Forum social méditerranéen du côté des femmes

par Anne Leclerc

Au Forum social Méditerranée (FSMed), les militantes de la Marche mondiale catalanes et italiennes avaient pesé pour qu'une des conférences plénière se tienne sur la question des droits des femmes de la Méditerranée. Une femme d'Irak a témoigné de la situation terrible créée par la guerre en Irak, certes pour toute la population, mais elle a insisté sur le sort particulier des femmes, qu'elles soient dans les prisons américaines ou victimes d'agressions sexuelles.

Une femme palestinienne, psychologue dans les territoires occupés, a expliqué de façon très émouvante comment la deuxième intifada avait durci la situation des femmes. En effet en plus de la violence de l'occupation, les violences conjugales sont en nette augmentation. Elle n'a pu que constater que la réaction des hommes, souvent humiliés par l'occupation et leur situation (chômage et pauvreté extrême) consiste à retourner cette souffrance contre leurs femmes. Une autre intervention a permis de cerner l'impact du libéralisme sur la situation des femmes, comme dans les pays en voie de développement avec les conséquences néfastes des plans d'ajustement structurel en matière d'éducation et de santé sur les femmes.

Le caractère contradictoire du libéralisme économique sur la situation des femmes a été souligné puisque dans le monde entier (mis à part en Afrique subsaharienne) les femmes sont entrées massivement dans la sphère du travail salarié, ce qui représente un moyen de s'autonomiser pour les femmes mais avec les formes les plus précarisées du travail (surexploitation dans les entreprises et développement du travail informel).

Une assemblée des femmes s'est aussi tenue lors de ce FSMed. Elle a réuni plusieurs centaines de personnes et les organisatrices ont elles-mêmes été surprises de cette participation élevée. Cet échange entre les femmes des deux rives a été très riche : femmes venues d'Algérie, du Maroc, d'Égypte, de Palestine, de Tunisie (et encore beaucoup n'ont pas obtenu leur visa pour assister au FSMed) confrontant leur vie, leurs expériences avec les femmes de l'Europe méditerranéenne, pour certaines issues de l'immigration.

Ces débats ont permis d'élaborer une Déclaration de l'Assemblée des femmes du 1er Forum Social de la Méditerranée.A.L.

Déclaration de l'Assemblée des femmes du 1er Forum Social de la Méditerranée

" Les femmes en Méditerranée sont victimes de violences, d'appauvrissement, de traite, de guerres et de violations systématiques de leurs droits humains.

DONNÉES FOURNIES:

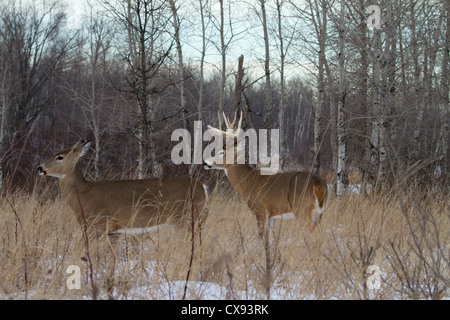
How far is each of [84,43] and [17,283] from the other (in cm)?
2943

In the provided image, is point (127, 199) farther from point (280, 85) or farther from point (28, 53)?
point (28, 53)

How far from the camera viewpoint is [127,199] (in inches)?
203

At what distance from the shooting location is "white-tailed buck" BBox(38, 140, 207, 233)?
199 inches

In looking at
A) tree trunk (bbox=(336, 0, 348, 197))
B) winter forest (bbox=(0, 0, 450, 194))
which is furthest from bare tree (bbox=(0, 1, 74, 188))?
tree trunk (bbox=(336, 0, 348, 197))

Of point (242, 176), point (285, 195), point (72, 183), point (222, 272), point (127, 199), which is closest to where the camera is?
point (222, 272)

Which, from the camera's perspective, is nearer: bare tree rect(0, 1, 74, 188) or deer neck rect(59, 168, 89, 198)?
deer neck rect(59, 168, 89, 198)

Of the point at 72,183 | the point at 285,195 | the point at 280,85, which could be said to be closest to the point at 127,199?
the point at 72,183

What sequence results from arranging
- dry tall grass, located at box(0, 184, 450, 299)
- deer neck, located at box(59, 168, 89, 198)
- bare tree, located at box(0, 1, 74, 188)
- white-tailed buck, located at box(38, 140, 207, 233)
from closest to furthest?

CONSIGNES:
• a. Dressez la liste des pays d'origine des femmes venues de la rive sud qui, selon l'article sur le Forum social méditerranéen, ont pris part à l'assemblée des femmes.
• b. D'après l'article sur le Forum social méditerranéen, qui a pesé pour qu'une conférence plénière porte sur les droits des femmes de la Méditerranée ?
• c. Reprenez l'article sur le Forum social méditerranéen après sa dernière phrase et poursuivez-le.
Les enregistrements n'ont aucun rapport avec l'article.

RÉPONSES:
• a. Algérie, Maroc, Égypte, Palestine, Tunisie

• b. Les militantes catalanes et italiennes de la Marche mondiale.

• c.
Les femmes de la Méditerranée sont sous une triple domination : patriarcale, néolibérale et intégriste. Ces dominations se soutiennent et s'auto-alimentent pour maintenir les femmes dans des conditions de vie et de droits indignes et inférieures à celles des hommes.

La Méditerranée aujourd'hui est un foyer de guerres. Ces guerres engendrent des violences, des viols, des assassinats, des emprisonnements arbitraires et des conditions de vie inacceptables, en particulier pour les femmes.

Des femmes du Sud de la Méditerranée n'ont pu venir pour cause de non-obtention de visa. C'est pourquoi nous demandons que la libre circulation en Méditerranée soit un axe majeur de la lutte des mouvements sociaux du FSMed.

Nous, réunies à l'Assemblée des femmes du 1er FSMed, venues de tous les bords de la Méditerranée,

Dénonçons :

La militarisation de la région, les projets néocoloniaux de contrôle des ressources naturelles

La violation systématique de nos droits humains et les violences exercées contre les femmes

L'augmentation des fondamentalismes et des courants politiques qui ne reconnaissent pas les droits des femmes ou les font reculer, comme le droit à l'avortement, et la présence de fondamentalistes dans les forums sociaux

L'existence des codes de la famille qui institutionnalisent la subordination de la femme

Les crimes dits " d'honneur »

Les mutilations génitales

La marchandisation de notre corps et l'existence de réseaux de trafic de femmes et de fillettes

L'esclavage, le travail forcé

L'appauvrissement et la précarisation de nos vies, l'inexistence ou la violation de nos droits sociaux, le manque d'éducation et de soins gratuits

La loi du marché, le néolibéralisme, qui précarise et prive de leurs droits économiques sociaux et culturels les femmes

Les accords bilatéraux qui appliquent les statuts personnels défavorables aux femmes

La construction d'une Europe-forteresse qui nie les droits économiques, politiques, sociaux et culturels des femmes migrantes

Les négociations de l'Europe avec des partis islamistes même ceux dits " modérés »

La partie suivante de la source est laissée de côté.